Mi madre nos hizo ropa siempre, y también se hizo para ella. Luego yo entré en ese momento en el que entramos las hijas de todo en contra de nuestra madre, y ella decidió avanzar su vida por otros derroteros que estaban lejos de la máquina de coser, como hacerse empresaria o ponerse a estudiar. Luego me pregunta que de donde me viene la inquietud por aprender y por no estarme quieta. Cada día tengo más claro que eso, se mama.

Cuando tenía 16 o 17 años, me apunté con mi amiga Bélgica a un curso de costura. Me hice unas bermudas, y un mono de verano.
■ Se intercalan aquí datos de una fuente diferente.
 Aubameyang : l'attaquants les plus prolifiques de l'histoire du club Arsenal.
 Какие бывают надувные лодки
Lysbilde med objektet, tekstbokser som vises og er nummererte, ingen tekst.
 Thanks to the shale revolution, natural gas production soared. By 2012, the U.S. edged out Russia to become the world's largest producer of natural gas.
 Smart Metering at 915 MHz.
Creo que ahí fue cuando descubrí la pasión de ponerte algo que ha salido de tus manos. Vestirte con algo que has visto en tu cabeza, y que has materializado es algo que no se define fácilmente. Pero que creo que me ha ayudado tanto como ir a terapia.

Con mi primer sueldo importante, allá por el 2000, me fui a ElCorteInglés y me compré una máquina de coser. Una buena, con muchas prestaciones, además de un montón de puntadas decorativas, que creo que no he usado nunca. En ese momento ya hacía patchwork, aunque lo hacía a  mano. En mi cabeza y en mi lista de pendientes para aprender en algún momento de la vida, siempre ha estado el coser ropa para mí. Por eso, y durante un montón de años he ido acumulando telas, libros y patrones de ropa.
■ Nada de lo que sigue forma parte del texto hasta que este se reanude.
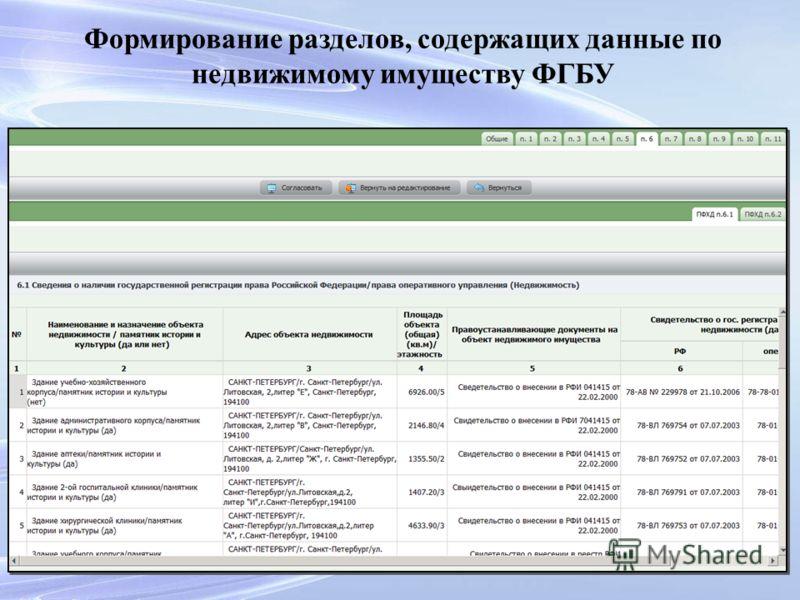 Формирование разделов, содержащих данные по недвижимому имуществу ФГБУ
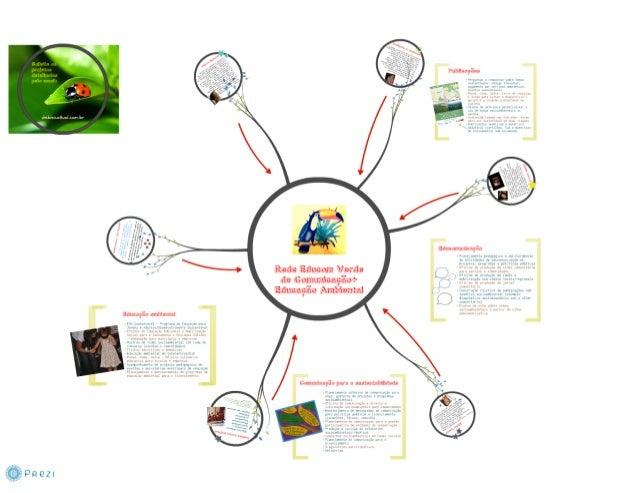 Educom Verde Comunicação e Educação Ambiental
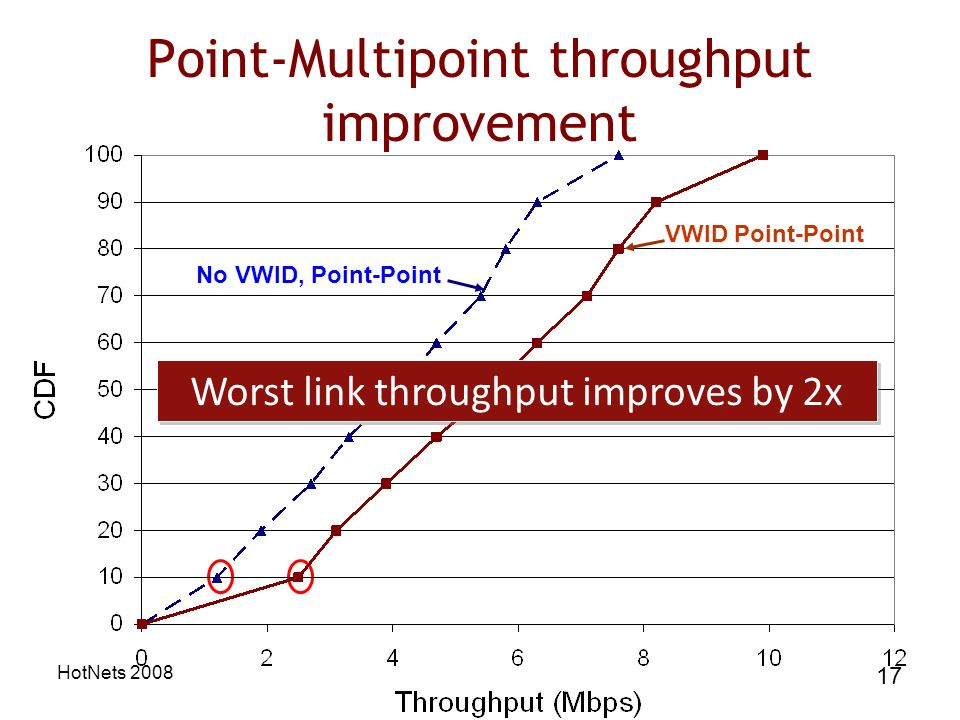 HotNets 2008 17 Point-Multipoint throughput improvement VWID Point-Point No VWID, Point-Point Worst link throughput improves by 2x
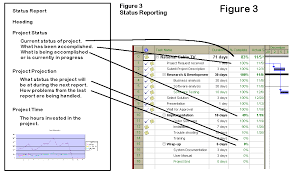 Project Status Report Excel  free excel project management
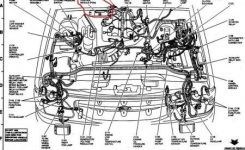 The Wiring Diagrams Thread | Impala Forums | 2004 Chevrolet Impala Wiring Diagram |  | Impala Forums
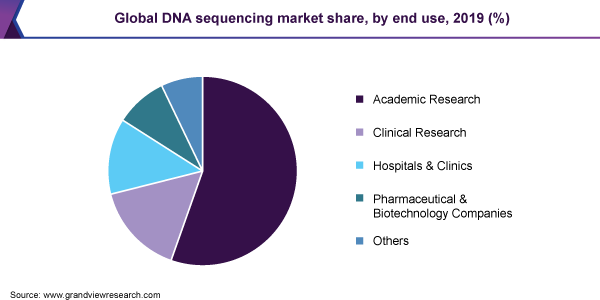Global DNA sequencing market share, by end use, 2019 (%)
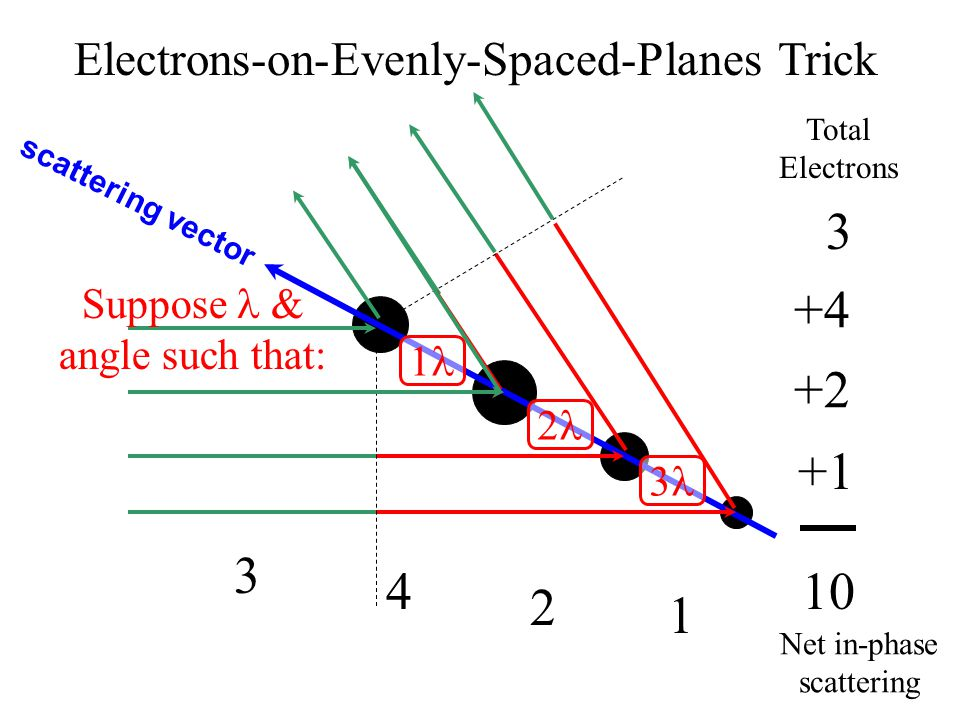 10 scattering vector 3 +2 +4 +1 3 2 4 1 1 2 3 Net in-phase scattering Total Electrons Suppose & angle such that: Electrons-on-Evenly-Spaced-Planes Trick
Creo que ya llegado el momento. Esta pandemia se ha empeñado en llevarse gente, en llevarse momentos, y en llevarse nuestra rutina. Yo, que siempre voy en contra, me he volcado en sumar cosas. Más que nada porque se me antoja imposible de soportar el sufrimiento real de todo lo que esta época nos está dando y lo que aún nos queda por descubrir que nos falta.
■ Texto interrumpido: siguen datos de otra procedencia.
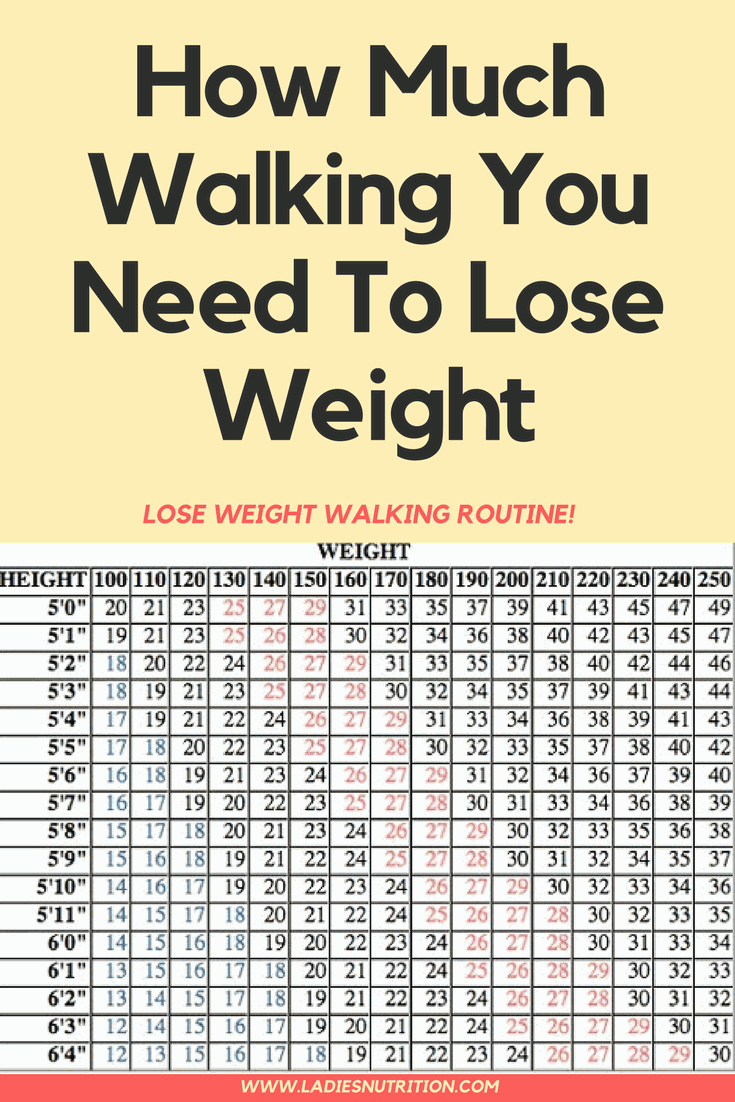 i need to lose weight quickly without exercise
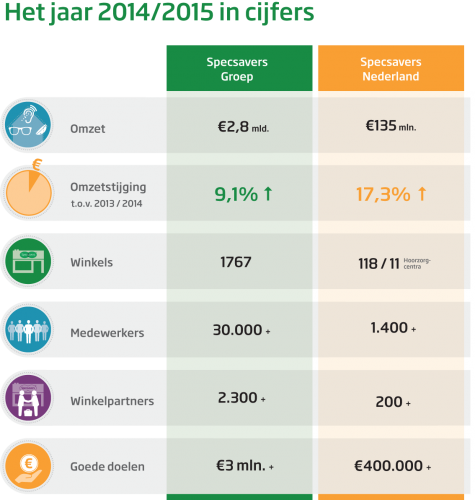 specsaversresultatennl2014-2015.png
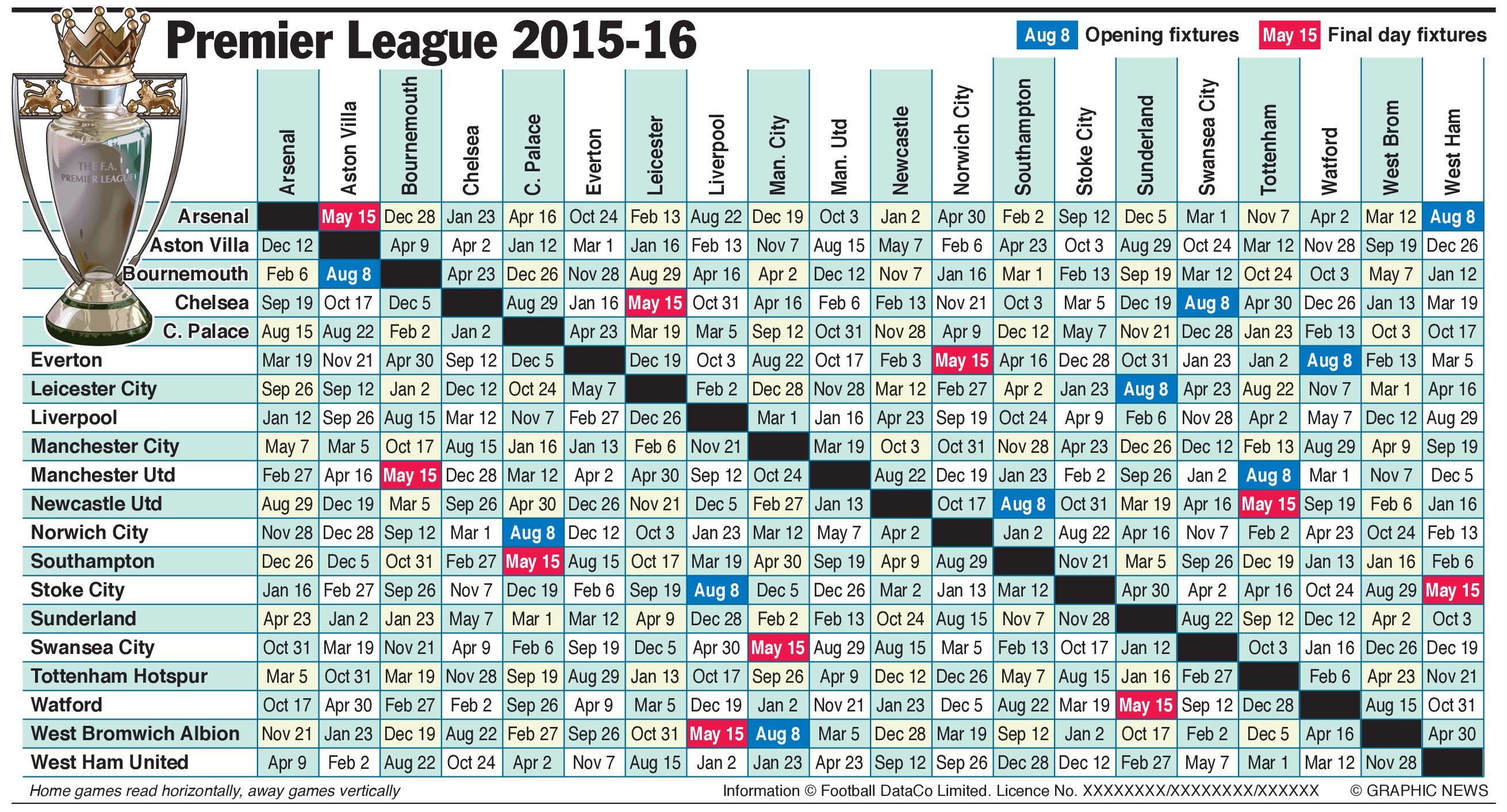 Cc epl fixtures epl table in 2018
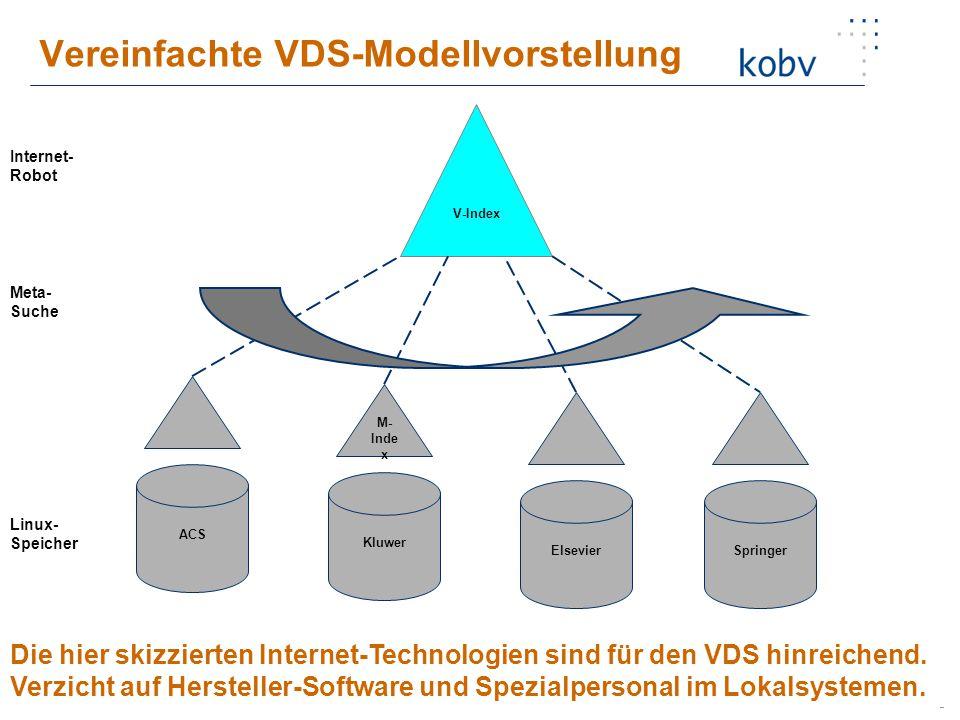 Joachim Luegger, KOBV-Zentrale Januar 2004 Vereinfachte VDS-Modellvorstellung ACS Kluwer ElsevierSpringer V-Index Datenvorbereitung M- Inde x Internet- Robot Meta- Suche Linux- Speicher Die hier skizzierten Internet-Technologien sind für den VDS hinreichend.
Esta semana saqué mis telas para vestimenta, y también mis revistas y libros. Y me he puesto a hojearlas con suma atención. Mucha atención. Fijo los ojos, y no me aclaro con los números. Durante algunos días le he echado la culpa a la luz, que no tengo buena luz donde estoy escogiendo diseño. Pero ayer y por distraerme saqué el punto de cruz, y ¡coño! Que tampoco lo veo. Me he descubierto también alejándome el móvil de los ojos para poder ver algún mensaje.

Anoche, caí en la cuenta. Me falla la vista. Es eso… Mis abuelas me dejaron buena genética, porque a mis 45 aún me cuento las canas, y gracias a la piel que he heredado (y al pastizal que me dejo en retinol y protección solar) tampoco me siento con muchas arrugas líneas de expresión, pero lo de la vista,.. eso es otra cosa. Tengo miopía desde la adolescencia, y ahora por lo visto: presbicia. Esta mañana me fui a la farmacia, y le pedí a la farmacéutica unas gafas de leer, me llevé allí mi muestra de punto de cruz y ¡oh maravella!. Casi salgo de allí con ellas puestas.

Esto también se lo voy a tener que agradecer a este tiempo, que estoy convencida que no tiene que ver con la edad, sino con el gran esfuerzo al que estoy sometiendo a mis ojos, por leer, coser, bordar y fijarme tanto. Que yo sé que la edad no tiene nada que ver.

4 opiniones en “El momento de la presbicia”

    1. Me encantan tus gafas… la señora de la máquina de coser siempre fue mi abuela, mi madre y yo nos hemos apañado para coser algún bajo y poco más… es una de mis cosas pendientes, aprender a manejar la máquina y “el corte” como decía mi querida abuela.